▶ **Given task**
Can you copy out, word for word, the part of the passage below on the Islamic State in Libya that opens with the words "The CIA has" and closes with "of ISIS terrorists."?

---------- Quoted text ----------

The group has divided Libya into three sub regions it calls Barqah, the eastern coastal region also known as Cyrenaica; Tripoli, which refers to the former Italian colony formed from current region of northwestern Libya; and Fezzan, the name for southwestern region of Libya.

The United Nations estimated in a report in December that ISIS has between 2,000 and 3,000 fighters in Libya, with the most in Sirte, and has been recruiting fighters from sub-Saharan states.

A think tank, the Libyan Center for Terrorism Studies, however, estimated recently that the number of Islamic State fighters in Libya is increasing and provides a current estimate of some 10,000 fighters.

Most of the ISIS terrorists come from neighboring Tunisia, along with Mali, Sudan, and Egypt, the report says. The terrorist group also has clashed with other jihadist terror groups, including the al Qaeda-aligned Ansar al Sharia.

In recent weeks, at least two jihadist groups announced they are aligning with ISIS: The Ajdabiya Revolutionaries Shura Council, in Ajdabiya, and a second terror group in Misrata.

A U.S. intelligence official confirmed the group is expanding in Libya, but said it was not necessarily the result of the stepped up counterterrorism operations in Syria and Iraq.

“They first moved into Libya at the height of their so-called ‘caliphate,’” the official said. “ISIL operatives are in Libya because terrorists have access to ungoverned space, weapons, new potential revenue streams, and fighters willing to rally around the ISIL brand.” ISIL is an acronym used by the U.S. government for the Islamic State, which is also commonly referred to as ISIS or IS.

Losses by the group in Iraq and Syria don’t “reflect the group’s long-held and continuing expansionist agenda,” the official said.

The CIA has stepped up monitoring the flow of terrorists into Libya, according the Libyan news website Akhbar 24. The outlet reported Dec. 4, quoting Tunisian security sources, that the agency is working with Tunisian security to monitor ISIS activities in Libya, including the location of training camps and the influx of ISIS terrorists.

Sebastian Gorka, a counterterrorism expert, agreed that increased ISIS activity in Libya may not be directly linked to increased air strikes and tighter border controls in the Middle East.

“The truth is, IS has a clear strategy to expand its influence and control beyond Iraq and Syria,” said Gorka, the Horner chair of military theory at Marine Corps University.

---------- Dataset ----------

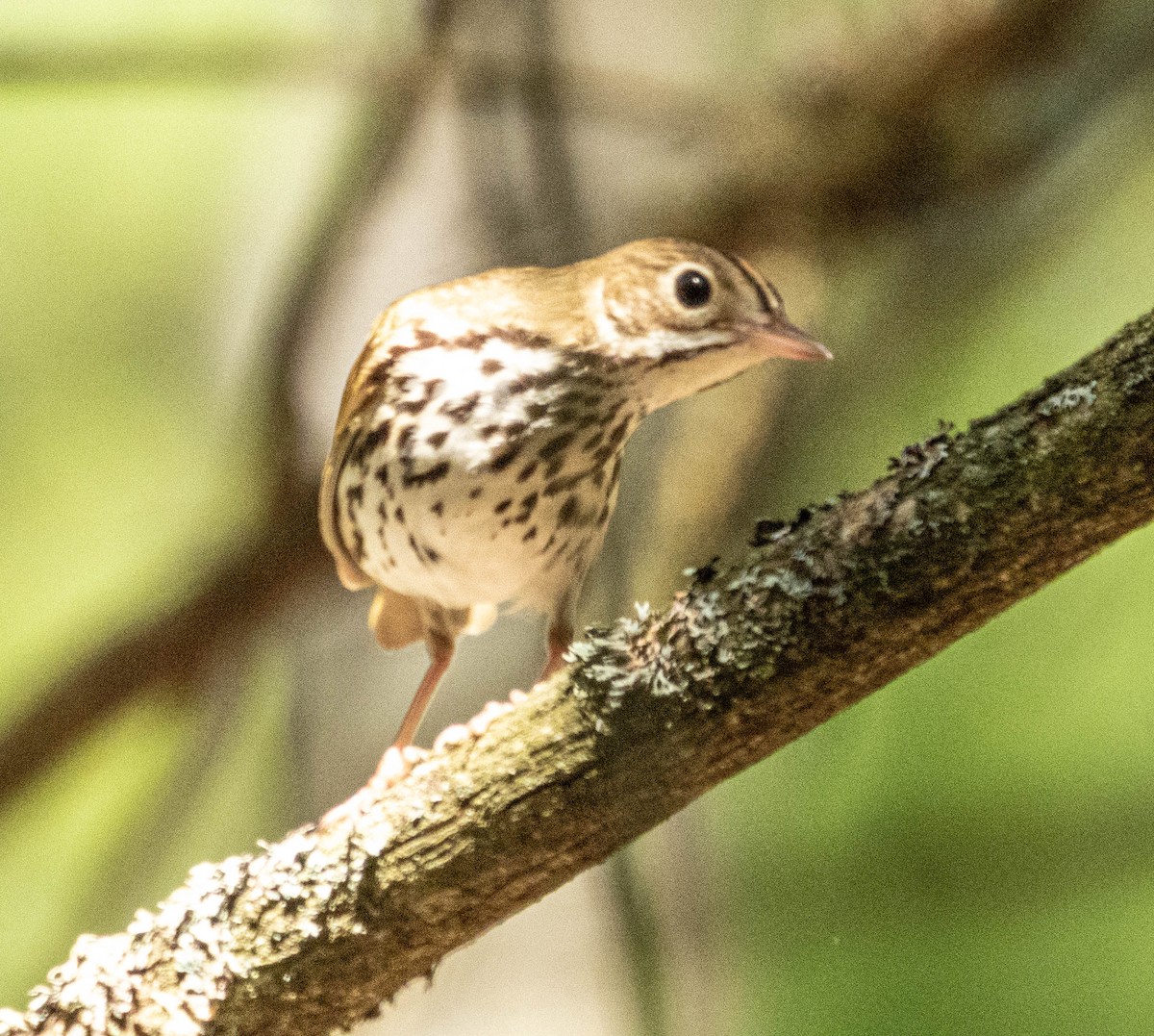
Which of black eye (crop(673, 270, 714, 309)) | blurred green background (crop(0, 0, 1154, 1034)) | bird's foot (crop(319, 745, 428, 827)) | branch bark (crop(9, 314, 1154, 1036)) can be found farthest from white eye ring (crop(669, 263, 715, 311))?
blurred green background (crop(0, 0, 1154, 1034))

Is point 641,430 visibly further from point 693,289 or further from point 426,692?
point 693,289

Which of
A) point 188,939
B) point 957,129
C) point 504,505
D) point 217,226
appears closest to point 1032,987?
point 504,505

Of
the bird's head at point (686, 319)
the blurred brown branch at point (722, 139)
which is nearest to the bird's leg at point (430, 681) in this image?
the blurred brown branch at point (722, 139)

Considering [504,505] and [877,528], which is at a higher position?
[504,505]

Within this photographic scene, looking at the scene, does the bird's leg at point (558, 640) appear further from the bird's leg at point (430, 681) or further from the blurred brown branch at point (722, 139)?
the blurred brown branch at point (722, 139)

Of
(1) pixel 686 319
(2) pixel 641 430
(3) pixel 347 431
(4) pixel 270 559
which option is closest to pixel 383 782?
(3) pixel 347 431

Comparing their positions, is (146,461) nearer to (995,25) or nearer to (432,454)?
(432,454)

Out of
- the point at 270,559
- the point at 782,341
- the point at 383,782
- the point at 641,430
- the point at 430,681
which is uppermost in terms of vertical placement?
the point at 270,559

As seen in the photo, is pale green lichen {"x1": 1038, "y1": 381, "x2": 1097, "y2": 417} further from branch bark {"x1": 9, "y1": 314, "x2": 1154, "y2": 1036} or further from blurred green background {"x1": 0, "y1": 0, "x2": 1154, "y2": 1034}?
blurred green background {"x1": 0, "y1": 0, "x2": 1154, "y2": 1034}
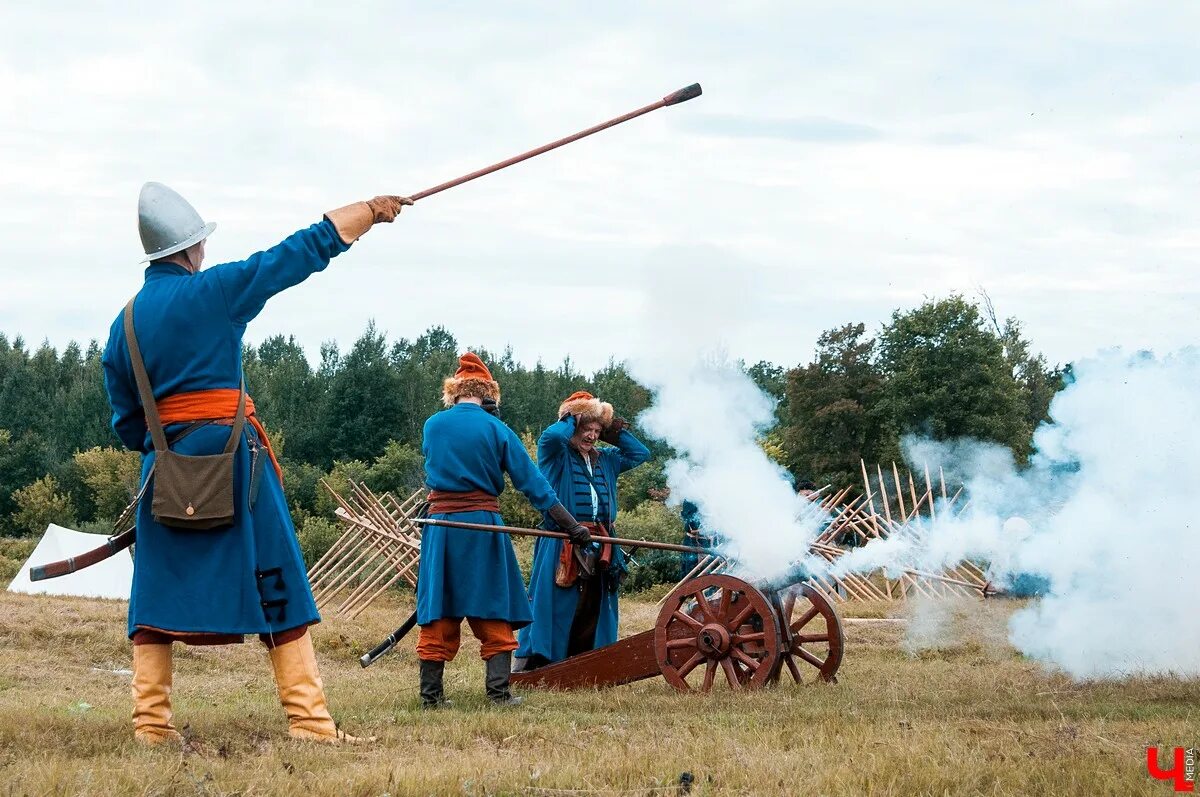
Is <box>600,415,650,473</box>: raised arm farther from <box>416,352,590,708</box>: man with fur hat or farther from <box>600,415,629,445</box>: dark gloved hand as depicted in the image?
<box>416,352,590,708</box>: man with fur hat

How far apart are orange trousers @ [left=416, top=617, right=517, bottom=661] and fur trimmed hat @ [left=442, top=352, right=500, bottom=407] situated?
1.07 m

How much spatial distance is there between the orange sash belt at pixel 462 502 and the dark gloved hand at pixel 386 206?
192 centimetres

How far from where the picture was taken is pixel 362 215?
443cm

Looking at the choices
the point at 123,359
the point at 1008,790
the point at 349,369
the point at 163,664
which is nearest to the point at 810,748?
the point at 1008,790

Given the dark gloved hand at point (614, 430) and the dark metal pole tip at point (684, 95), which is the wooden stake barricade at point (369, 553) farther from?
the dark metal pole tip at point (684, 95)

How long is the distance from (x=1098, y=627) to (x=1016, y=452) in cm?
1243

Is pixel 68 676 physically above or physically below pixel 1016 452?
below

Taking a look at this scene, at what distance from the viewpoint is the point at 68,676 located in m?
8.14

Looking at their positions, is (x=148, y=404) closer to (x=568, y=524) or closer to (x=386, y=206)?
(x=386, y=206)

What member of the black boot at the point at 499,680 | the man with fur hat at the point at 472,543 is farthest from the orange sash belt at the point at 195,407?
the black boot at the point at 499,680

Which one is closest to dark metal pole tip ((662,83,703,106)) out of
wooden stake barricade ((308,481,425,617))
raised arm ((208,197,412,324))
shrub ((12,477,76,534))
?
raised arm ((208,197,412,324))

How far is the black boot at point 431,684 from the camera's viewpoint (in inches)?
232

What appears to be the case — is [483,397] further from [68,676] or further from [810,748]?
[68,676]

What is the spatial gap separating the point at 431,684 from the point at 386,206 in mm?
2390
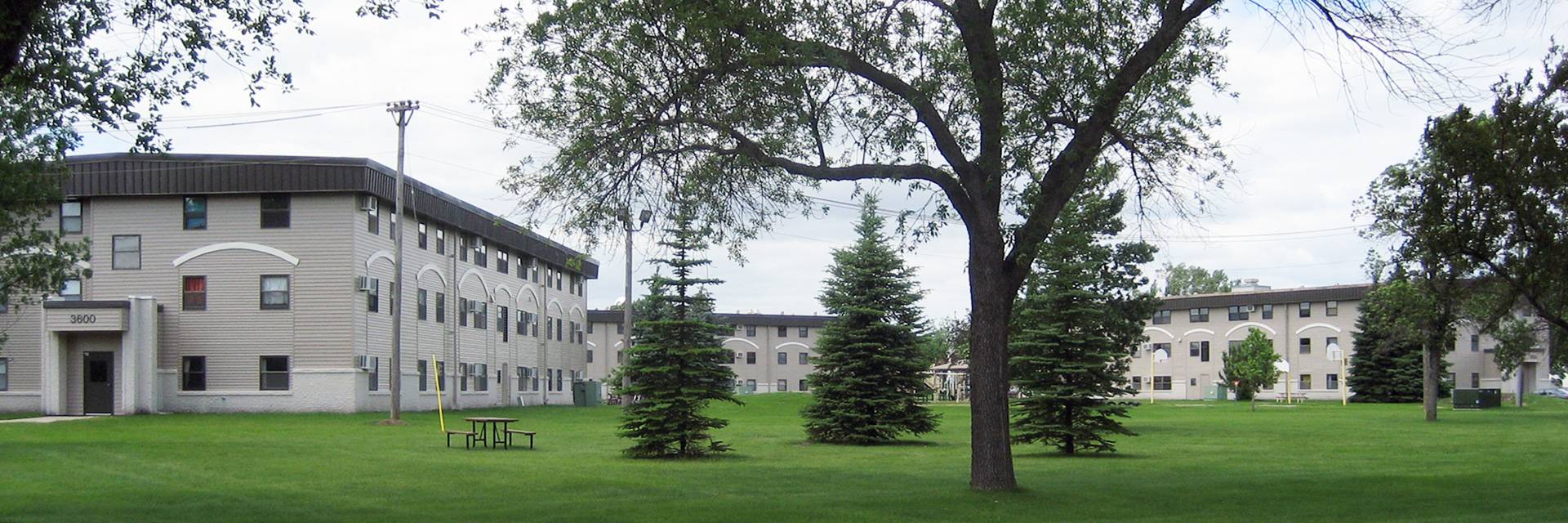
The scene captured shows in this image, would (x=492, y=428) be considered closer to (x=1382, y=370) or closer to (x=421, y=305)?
(x=421, y=305)

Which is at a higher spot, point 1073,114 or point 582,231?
point 1073,114

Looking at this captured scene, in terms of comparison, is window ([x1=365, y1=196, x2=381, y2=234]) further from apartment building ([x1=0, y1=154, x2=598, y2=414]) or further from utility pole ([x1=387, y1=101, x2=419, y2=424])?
utility pole ([x1=387, y1=101, x2=419, y2=424])

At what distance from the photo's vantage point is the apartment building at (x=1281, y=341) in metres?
88.8

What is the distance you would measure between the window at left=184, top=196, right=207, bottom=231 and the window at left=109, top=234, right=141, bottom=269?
1.68m

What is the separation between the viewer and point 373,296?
155 feet

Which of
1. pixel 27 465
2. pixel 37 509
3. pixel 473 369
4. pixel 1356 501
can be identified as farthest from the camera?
pixel 473 369

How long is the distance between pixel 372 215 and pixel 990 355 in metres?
33.7

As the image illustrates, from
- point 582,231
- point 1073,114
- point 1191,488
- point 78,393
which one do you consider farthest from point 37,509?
point 78,393

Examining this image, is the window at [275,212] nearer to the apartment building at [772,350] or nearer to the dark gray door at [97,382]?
the dark gray door at [97,382]

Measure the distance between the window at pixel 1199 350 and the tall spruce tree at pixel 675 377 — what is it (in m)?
74.6

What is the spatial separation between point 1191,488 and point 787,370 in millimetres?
94337

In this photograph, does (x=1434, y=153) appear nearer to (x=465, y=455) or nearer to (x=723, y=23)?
(x=723, y=23)

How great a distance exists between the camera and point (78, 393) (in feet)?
146

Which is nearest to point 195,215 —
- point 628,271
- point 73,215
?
point 73,215
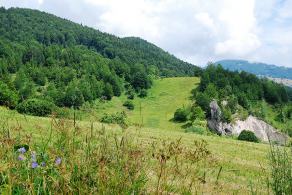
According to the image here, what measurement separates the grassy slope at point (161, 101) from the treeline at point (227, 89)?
18.4ft

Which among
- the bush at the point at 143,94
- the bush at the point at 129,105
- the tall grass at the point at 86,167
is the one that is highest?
the bush at the point at 143,94

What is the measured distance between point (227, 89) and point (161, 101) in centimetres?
Answer: 2493

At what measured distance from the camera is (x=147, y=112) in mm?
128875

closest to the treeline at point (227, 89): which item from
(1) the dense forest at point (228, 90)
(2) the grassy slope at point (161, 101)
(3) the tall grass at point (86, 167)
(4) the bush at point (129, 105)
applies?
(1) the dense forest at point (228, 90)

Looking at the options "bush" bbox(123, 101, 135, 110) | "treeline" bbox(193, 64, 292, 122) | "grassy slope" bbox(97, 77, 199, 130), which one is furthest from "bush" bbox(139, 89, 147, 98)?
"treeline" bbox(193, 64, 292, 122)

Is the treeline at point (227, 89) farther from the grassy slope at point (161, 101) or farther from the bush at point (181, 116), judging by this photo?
the bush at point (181, 116)

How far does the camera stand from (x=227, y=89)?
121m

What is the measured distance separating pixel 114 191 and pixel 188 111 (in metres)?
108

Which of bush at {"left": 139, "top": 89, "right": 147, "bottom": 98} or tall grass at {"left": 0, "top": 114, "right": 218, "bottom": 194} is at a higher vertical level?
bush at {"left": 139, "top": 89, "right": 147, "bottom": 98}

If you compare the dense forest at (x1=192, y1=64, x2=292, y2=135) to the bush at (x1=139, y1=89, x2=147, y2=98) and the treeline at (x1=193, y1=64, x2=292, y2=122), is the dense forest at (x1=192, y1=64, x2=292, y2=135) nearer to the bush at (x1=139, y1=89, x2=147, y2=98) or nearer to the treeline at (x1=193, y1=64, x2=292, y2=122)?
the treeline at (x1=193, y1=64, x2=292, y2=122)

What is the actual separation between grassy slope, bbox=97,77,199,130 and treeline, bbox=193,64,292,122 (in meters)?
5.61

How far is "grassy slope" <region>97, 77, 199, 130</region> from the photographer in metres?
122

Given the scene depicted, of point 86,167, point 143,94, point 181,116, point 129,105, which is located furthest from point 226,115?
point 86,167

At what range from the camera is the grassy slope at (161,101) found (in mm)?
121856
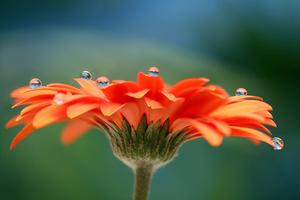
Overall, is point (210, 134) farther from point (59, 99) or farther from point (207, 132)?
point (59, 99)

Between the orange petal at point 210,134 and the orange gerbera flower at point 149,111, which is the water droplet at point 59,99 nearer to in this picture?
the orange gerbera flower at point 149,111

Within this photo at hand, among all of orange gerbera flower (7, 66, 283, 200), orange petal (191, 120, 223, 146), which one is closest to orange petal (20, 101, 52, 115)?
orange gerbera flower (7, 66, 283, 200)

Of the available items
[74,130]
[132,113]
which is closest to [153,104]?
[132,113]

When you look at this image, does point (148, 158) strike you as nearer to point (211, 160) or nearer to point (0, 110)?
point (211, 160)

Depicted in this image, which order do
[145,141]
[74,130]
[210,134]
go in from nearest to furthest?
[210,134]
[145,141]
[74,130]

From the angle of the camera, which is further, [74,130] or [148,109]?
[74,130]

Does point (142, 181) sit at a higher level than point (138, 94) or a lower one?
lower

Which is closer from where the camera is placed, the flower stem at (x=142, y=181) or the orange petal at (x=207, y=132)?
the orange petal at (x=207, y=132)

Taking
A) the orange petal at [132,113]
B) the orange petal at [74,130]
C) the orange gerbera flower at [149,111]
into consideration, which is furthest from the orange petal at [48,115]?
the orange petal at [74,130]
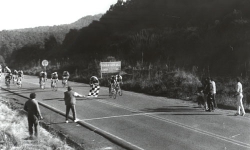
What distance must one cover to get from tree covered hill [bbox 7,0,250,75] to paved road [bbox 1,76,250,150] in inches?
580

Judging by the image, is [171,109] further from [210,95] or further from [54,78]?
[54,78]

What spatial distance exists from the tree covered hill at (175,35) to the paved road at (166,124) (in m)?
14.7

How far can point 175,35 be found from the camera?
46469mm

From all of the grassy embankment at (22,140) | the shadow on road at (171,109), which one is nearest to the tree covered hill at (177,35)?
the shadow on road at (171,109)

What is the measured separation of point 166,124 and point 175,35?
113 ft

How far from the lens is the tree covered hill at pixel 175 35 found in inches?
1348

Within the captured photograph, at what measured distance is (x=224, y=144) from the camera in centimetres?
1045

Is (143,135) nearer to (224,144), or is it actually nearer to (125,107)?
(224,144)

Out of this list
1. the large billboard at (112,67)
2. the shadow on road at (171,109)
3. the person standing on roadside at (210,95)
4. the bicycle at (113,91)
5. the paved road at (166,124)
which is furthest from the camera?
the large billboard at (112,67)

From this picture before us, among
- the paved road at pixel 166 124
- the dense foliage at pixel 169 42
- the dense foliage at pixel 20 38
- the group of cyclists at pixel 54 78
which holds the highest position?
the dense foliage at pixel 20 38

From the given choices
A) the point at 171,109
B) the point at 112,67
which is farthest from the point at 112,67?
the point at 171,109

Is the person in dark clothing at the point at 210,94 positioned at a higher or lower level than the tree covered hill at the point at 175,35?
lower

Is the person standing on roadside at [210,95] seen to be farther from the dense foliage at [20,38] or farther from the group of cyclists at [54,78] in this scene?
the dense foliage at [20,38]

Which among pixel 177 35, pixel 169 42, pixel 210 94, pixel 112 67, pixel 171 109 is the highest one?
pixel 177 35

----------

▶ **The result**
The CIA has stepped up monitoring the flow of terrorists into Libya, according the Libyan news website Akhbar 24. The outlet reported Dec. 4, quoting Tunisian security sources, that the agency is working with Tunisian security to monitor ISIS activities in Libya, including the location of training camps and the influx of ISIS terrorists.